- [PAGE EXTRACT]:
>>>>>
Now the initial problem is that banks won’t loan and the theory was that if we give them an infusion of cash, then they will loan.  But the Banks know something the rest of us are ignoring:  We have only seen the tip of the iceberg.  Banks know there is still a ton of bad paper out there not yet identified, but they don’t know who has it, so they don’t want to start the flow of cash to an institution that may not be around in a couple of months.  As Tom points out, we have no choice, we have to save them or we all go down.  But it hurts to bail out the people who really caused this thing.

The real problem right now is that the bailouts are based on old economic theory that you give the markets money and then you get out of the way or you hinder the invisible hand and screw up the whole thing.  What we really need is a piece of the action where the U.S. Government (we the people) can say here, have some money, lots of money, but you morons that got us into this thing, you are fired, there will be no bonuses, and if you don’t loan x% of what we give you, we will let you fail, and oh by the way, here are the new rules you will have to operate by.  Certainly we don’t want to go overboard and stop some investing that might look risky, but may be the venture capital for the next round of innovations.  But in the short term, we are going to have to take control because you need training wheels again to relearn you are part of the human community.

But here is the real lesson as your anger grows, that will be obfuscated by our friendly conservative zealots that got us into this mess who want to “cut spending and lower taxes”:  Conservative economic theory doesn’t work.  What we have had since Ronald Reagan is a belief that government has no role.  And they have proved it by, as James K. Galbraith put it in his book, “The Predator State”, “the systematic abuse of public institutions for private profit or, equivalently, the systematic undermining of public protections for the benefit of private clients.”  They have made greed king and they have promised you a free ride with the magic of the market place and trickle down economics.  It’s low taxes and no government and everything will be fine.  Let the Masters of the Universe create wealth for all of us.  And after 28 years of this nonsense we are in deep doo-doo.
<<<<<
- [REQUIRED TASKS]:
1 – In the bailout commentary, what is the title of the James K. Galbraith book that is quoted?
2 – From the bailout commentary, copy out the stretch from "The real problem" through "the human community.".

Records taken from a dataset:
>>>>>
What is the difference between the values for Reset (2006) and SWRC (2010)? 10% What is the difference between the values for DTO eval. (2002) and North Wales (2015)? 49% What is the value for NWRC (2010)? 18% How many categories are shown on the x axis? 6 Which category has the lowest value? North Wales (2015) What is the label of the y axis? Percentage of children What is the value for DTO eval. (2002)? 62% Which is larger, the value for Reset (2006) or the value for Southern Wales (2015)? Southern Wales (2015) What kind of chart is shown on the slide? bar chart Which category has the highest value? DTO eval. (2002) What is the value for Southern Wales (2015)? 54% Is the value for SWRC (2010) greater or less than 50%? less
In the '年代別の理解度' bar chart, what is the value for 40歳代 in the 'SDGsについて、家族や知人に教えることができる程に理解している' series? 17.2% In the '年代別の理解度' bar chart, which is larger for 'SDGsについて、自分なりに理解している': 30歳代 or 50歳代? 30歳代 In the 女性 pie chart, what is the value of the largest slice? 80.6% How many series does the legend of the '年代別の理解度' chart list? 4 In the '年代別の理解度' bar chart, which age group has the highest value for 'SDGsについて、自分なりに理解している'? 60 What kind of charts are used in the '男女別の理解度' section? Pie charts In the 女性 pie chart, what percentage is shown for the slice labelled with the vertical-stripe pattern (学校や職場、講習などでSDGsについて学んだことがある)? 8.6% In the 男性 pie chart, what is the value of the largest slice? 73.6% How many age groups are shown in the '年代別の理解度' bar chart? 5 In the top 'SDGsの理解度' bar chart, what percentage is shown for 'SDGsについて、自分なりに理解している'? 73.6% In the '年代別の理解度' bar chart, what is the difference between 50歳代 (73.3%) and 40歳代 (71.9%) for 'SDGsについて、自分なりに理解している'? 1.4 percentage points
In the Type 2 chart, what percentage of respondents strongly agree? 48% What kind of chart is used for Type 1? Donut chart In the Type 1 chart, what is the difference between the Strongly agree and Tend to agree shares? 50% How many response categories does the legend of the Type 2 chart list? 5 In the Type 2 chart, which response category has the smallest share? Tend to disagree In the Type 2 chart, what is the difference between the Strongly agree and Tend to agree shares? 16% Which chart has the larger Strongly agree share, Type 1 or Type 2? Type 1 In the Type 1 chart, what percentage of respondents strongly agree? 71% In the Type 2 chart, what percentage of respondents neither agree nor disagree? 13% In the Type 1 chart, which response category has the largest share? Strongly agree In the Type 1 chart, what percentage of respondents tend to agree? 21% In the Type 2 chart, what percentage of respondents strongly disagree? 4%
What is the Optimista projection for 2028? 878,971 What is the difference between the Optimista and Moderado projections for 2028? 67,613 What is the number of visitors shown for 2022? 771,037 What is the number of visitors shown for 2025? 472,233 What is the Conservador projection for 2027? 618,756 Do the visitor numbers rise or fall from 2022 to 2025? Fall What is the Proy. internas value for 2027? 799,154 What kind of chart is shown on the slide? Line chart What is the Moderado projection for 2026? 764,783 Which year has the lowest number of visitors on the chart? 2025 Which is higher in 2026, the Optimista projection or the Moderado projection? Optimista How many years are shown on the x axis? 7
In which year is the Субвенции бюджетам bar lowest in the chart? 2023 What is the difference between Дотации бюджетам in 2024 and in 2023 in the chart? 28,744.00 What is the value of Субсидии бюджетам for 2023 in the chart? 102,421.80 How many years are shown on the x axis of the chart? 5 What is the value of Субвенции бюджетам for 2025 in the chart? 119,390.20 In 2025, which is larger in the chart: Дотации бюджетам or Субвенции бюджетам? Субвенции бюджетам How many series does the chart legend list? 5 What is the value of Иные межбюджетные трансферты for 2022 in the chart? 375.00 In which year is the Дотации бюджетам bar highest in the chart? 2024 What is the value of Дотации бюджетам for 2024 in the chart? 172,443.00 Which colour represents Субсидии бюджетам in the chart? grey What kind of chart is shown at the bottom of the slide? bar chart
<<<<<
- [RESPONSES PER TASK]:
1 – "The Predator State"

2 –
The real problem right now is that the bailouts are based on old economic theory that you give the markets money and then you get out of the way or you hinder the invisible hand and screw up the whole thing.  What we really need is a piece of the action where the U.S. Government (we the people) can say here, have some money, lots of money, but you morons that got us into this thing, you are fired, there will be no bonuses, and if you don’t loan x% of what we give you, we will let you fail, and oh by the way, here are the new rules you will have to operate by.  Certainly we don’t want to go overboard and stop some investing that might look risky, but may be the venture capital for the next round of innovations.  But in the short term, we are going to have to take control because you need training wheels again to relearn you are part of the human community.